From: Thomas 'PointedEars' Lahn on
johncoltrane wrote:

> [Thomas 'PointedEars' Lahn wrote:]
>> [johncoltrane wrote:]
>>> AFAIK JavaScript is supposed to be UTF-8 compatible.
>>
>> You know nonsense; partially because you don't know what JavaScript is,
>> partially because you don't know what UTF-8 is.
>>
>> ,-[ECMAScript Language Specification, Edition 5 Final Draft]
>> |
>> | A conforming implementation of this International standard shall
>> | interpret characters in conformance with the Unicode Standard, Version
>> | 3.0 or later and ISO/IEC 10646-1 with either UCS-2 or UTF-16 as the
>> | adopted encoding form, implementation level 3. If the adopted ISO/IEC
>> | 10646-1 subset is not otherwise specified, it is presumed to be the BMP
>> | subset, collection 300. If the adopted encoding form is not otherwise
>> | specified, it presumed to be the UTF-16 encoding form.
>>
>> The key phrase here being "If the adopted encoding form is not otherwise
>> specified". See below.
>>
>>> You can even use japanese hiragana as variable names.
>>
>> That is a subset of a character set (Unicode), not an encoding (UTF-8).
>> Learn to understand the difference.
>
> I know the difference. It was an example : variable names in non-ascii
> characters do work in... that mostly browser centric scripting language.
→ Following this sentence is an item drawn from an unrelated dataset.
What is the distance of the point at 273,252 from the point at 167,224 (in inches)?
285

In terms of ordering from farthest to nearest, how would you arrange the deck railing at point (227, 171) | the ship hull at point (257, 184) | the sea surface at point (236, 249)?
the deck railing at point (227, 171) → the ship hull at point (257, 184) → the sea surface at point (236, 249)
But you were not talking about characters, you were referring to a character
encoding. You were also talking about JavaScript in an unspecific way.
That makes your assumption questionable, if not wrong.

> Think of it as a preemptive illustration of your rebuttal.

You're funny.

>>> I just ran a few quick tests in Firefox with the factory default charset
>>
>> Nonsense. Obviously you don't know what "charset" means to begin with.
>>
>>> (iso-8859-1).
>>
>> That is a character encoding, and its being the *HTTP default* in reality
>> is heavily overrated. And there is *no* default value for the `charset'
>> attribute specified in HTML.
>
> Well, what I know is that when talking about HTML, the difference
> between "character set" and "encoding" is practically non-existent,
> both words being used (wrongly, I give you that) interchangeably.

Nonsense. The HTML Document Character Set is clearly specified and
implemented to be UCS (ISO/IEC 10646-1:1993, which is is character-by-
character equivalent to Unicode 3.0).

The HTML encoding is ... there is *no* default character encoding, which is
the reason why the encoding should be declared for an interoperable HTML
document. (See below for why even US-ASCII should be declared.)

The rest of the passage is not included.